General Pickpocket Scams in Amsterdam Holland
Amsterdam is known as the Venice of the North. The city itself fans out from the Centraal train station with a system of canals built to support the increasing population in the 17th century and to provide protection from high waters. The oldest area of town lies to the east of the main road Damak, and is known as the quays or the famous Red Light District, and to the south of the quays lies the old Jewish quarter of Waterlooplein. The half-circle running canals are lined with narrow, colorful, wooden houses and the city is full of architectural wonders in the Renaissance, Gothic and Baroque styles. Amsterdam offers something for every taste from architecture, a lively nightlife, history, and culture.
Famous Scams in Amsterdam
The following scams have placed Amsterdam, in particular, as one of the top 10 cities for pickpockets, according to a TripAdvisor poll. Any of the following situations can occur in any city in the Netherlands or even Europe, while walking on the street, in a museum or church, on a train or even in your hotel lobby.
The Fake Police Officer: You are walking during the day through an alley and two officers approach you and your partner and tell you that there is a scam going on in Amsterdam where storekeepers are making change with counterfeit notes, so they are conducting a search to make sure that you are not carrying any of these fake notes. You pull out your money to show the officers and they quickly swipe it from you and run away.
Scam: There are gangs that pretend to be – and even go so far as to dress up as – police officers to earn your trust. The perpetrators are usually from Eastern Europe and speak English. There are many ways how this scam can play out: 1) One officer will question you while the other can at the same time pick your pockets; 2) The officers may pretend to arrest you in order to gain access to your belongings and perform a “search”; 3) The officers may ask to see your cash to make sure it is not counterfeit and then steal it; 4) The officers may ask to see your passport, credit card, or even ask for your PIN number and then steal the items.
Solution: First ask to see identification. If you are suspicious about the authenticity of the officers do not show your wallet, instead offer to meet him at the nearest police station.

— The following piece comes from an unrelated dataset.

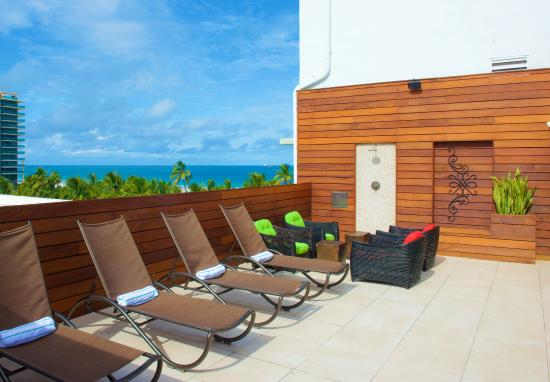 Winter Haven, Autograph Collection: Soak in the Florida sun on our Rooftop Sundeck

If the fake officer becomes aggressive, yell for help and try to draw attention to yourself or ask locals to call the police.
The Foreign License Plate: You are making a tour through Europe and you have a rental car from Germany. You park your car on a side street near your hotel for the evening and keep the majority of your luggage in the trunk, so you don’t have to lug it in and out of every hotel. The next morning, you find that the back window of the car has been smashed in and everything, even from the trunk, has been stolen.

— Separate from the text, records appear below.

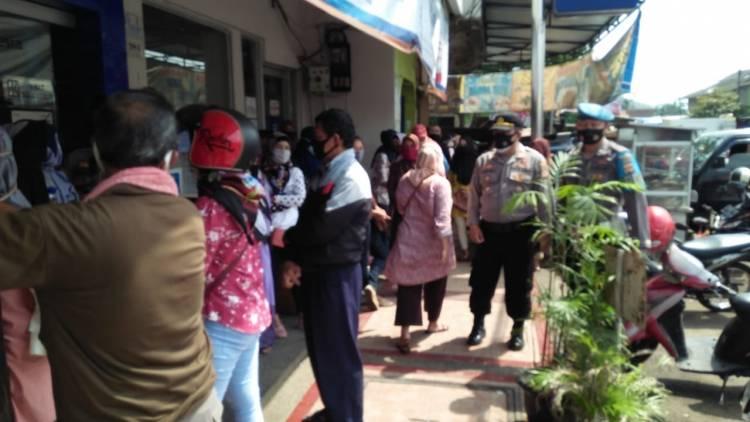 Kapolsek Pataruman Resor Banjar Polda Jawa Barat AKP Cecep Edi Sulaeman, S.IP Pastikan Penyaluran Bantuan BPUM sesuai Prokes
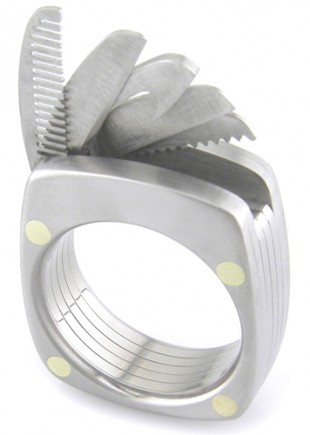 awesome-design-ideas-The-Man-Titanium-Ring-Bruce-Boone-0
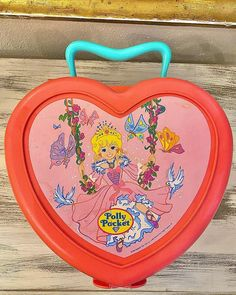 "Polly Pocket World on Instagram: ""New box in my collection ❤️ #pollypocket #matteltoys #80sstyle #bluebirdtoys #vintagemania #80schild #90sstyle #90srule #instatoys…"" Diy Recycle, Recycling, Polly Pocket World, 80s Fashion, Blue Bird, Box, Collection, Vintage, Instagram"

Scam: There is a sophisticated theft ring in Amsterdam who target tourists in vehicles. The thieves search for cars with foreign license plates or rental car insignia. The perpetrators know that most tourists will store valuables in the trunk, believing it is safe.
Solution: Always keep your car doors locked and park in paid-parking garages where security is provided.
The Cookie Monster Scam: A friendly stranger on the street approaches you and starts a conversation. You are excited about the opportunity to speak with a local, so you speak with the man and he offers you a cookie. The man is so friendly and you don’t want to appear impolite, so you accept the treat and eat it. Suddenly you get really sleepy and find a park bench to take a nap.
Scam: The starts a conversation to gain your trust and get your guard down. He then offers you a cookie that is laced with drugs, so you pass out. He follows you and steals all of your belongings. The original Cookie Monster has been arrested, but there are copycat attempts with other food items such as a can of soda.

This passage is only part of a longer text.